Exercício escrito 1:
Segundo o texto sobre a advocacia e os funcionários públicos, para que é que não se encontrará suficiente justificação material?
Exercício escrito 2:
Devolva, do texto sobre a advocacia e os funcionários públicos, o trecho que vai de "Não afecta mais" até "de consulta jurídica.".

Se uns estão subordinados, em razão da ligação laboral, de tal modo que poderia inquinar o núcleo de liberdade da actuação, conatural à essência da profissão de advogado, não menos essa referência se verificaria em relação igualmente aos demais.
Deste ponto de vista, seria até porventura mais clara a estrutura normativa-funcional (e orgânico-regulamentar), com regras gerais definidas para o estatuto de funcionários e agentes que poderiam implicar com a dignidade do exercício de advocacia, do que a multiplicidade de normações de disciplina interna a que, eventualmente, estarão submetidas várias categorias de trabalhadores por conta de outrem (x7) .
Ainda, nesta perspectiva de apreciação, se não encontrará suficiente justificação material para a
diferenciação de tratamento dentro do próprio universo de funcionários e agentes.
Não afecta mais a dignidade do exercício da advocacia a impossibilidade (ou possibilidade) de esta profissão ser exercida por funcionário licenciado em direito, intelectual e profissionalmente apto, embora sem funções predominantes de consulta jurídica, ou que, no quadro da função pública (submetido embora e também a regras funcionais próprias) exerça funções exclusivas de consulta jurídica.

Dados fornecidos:
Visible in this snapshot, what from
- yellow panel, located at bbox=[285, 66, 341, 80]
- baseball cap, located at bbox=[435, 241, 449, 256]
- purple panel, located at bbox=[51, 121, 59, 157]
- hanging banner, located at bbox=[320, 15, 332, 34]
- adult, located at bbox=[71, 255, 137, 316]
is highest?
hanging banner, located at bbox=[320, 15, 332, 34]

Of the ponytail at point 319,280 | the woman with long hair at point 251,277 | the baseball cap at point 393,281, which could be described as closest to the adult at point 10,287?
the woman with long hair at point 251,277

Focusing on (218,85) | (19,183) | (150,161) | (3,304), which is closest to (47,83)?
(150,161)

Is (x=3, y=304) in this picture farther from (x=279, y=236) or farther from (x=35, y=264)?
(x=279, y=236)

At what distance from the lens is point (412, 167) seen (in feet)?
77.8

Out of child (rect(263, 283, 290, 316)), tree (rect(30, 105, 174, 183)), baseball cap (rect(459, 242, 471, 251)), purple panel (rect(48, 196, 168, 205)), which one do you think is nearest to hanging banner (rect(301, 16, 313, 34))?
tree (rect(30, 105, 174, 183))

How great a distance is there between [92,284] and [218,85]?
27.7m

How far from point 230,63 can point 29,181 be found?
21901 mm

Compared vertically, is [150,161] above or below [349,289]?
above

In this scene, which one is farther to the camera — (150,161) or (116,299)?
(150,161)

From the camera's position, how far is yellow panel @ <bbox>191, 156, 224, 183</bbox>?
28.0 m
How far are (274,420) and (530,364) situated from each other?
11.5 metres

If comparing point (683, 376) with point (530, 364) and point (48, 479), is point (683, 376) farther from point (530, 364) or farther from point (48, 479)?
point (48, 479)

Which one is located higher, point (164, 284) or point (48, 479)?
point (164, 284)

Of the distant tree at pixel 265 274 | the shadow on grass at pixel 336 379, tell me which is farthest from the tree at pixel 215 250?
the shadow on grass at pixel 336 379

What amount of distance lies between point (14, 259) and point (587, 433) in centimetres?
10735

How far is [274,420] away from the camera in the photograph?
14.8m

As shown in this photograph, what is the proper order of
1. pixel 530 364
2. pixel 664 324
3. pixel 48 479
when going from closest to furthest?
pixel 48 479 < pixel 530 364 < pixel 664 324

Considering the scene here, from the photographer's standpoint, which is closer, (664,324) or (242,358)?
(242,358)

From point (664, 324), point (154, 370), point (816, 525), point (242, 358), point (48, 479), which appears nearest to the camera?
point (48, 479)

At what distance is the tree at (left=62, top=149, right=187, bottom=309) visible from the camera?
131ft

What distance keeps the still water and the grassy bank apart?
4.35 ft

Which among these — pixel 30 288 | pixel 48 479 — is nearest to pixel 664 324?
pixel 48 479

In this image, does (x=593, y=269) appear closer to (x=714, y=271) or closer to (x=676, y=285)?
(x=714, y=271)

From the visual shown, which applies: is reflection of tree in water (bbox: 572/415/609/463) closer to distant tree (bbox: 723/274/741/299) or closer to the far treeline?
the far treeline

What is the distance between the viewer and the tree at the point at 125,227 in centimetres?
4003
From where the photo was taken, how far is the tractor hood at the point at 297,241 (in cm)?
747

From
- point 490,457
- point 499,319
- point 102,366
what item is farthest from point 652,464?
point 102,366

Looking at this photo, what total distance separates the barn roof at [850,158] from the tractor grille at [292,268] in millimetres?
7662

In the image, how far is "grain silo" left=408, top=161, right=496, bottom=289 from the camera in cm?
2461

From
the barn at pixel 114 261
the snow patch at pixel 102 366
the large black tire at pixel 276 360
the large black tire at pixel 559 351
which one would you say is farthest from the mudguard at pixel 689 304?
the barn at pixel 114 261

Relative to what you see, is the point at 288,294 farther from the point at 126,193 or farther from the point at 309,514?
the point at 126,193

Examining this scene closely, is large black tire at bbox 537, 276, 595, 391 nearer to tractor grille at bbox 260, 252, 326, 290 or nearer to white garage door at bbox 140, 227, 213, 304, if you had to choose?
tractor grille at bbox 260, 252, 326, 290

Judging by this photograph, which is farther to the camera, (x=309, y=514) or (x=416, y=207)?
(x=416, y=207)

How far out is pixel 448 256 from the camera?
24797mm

Resposta completa 1:
Para a diferenciação de tratamento dentro do próprio universo de funcionários e agentes.

Resposta completa 2:
Não afecta mais a dignidade do exercício da advocacia a impossibilidade (ou possibilidade) de esta profissão ser exercida por funcionário licenciado em direito, intelectual e profissionalmente apto, embora sem funções predominantes de consulta jurídica, ou que, no quadro da função pública (submetido embora e também a regras funcionais próprias) exerça funções exclusivas de consulta jurídica.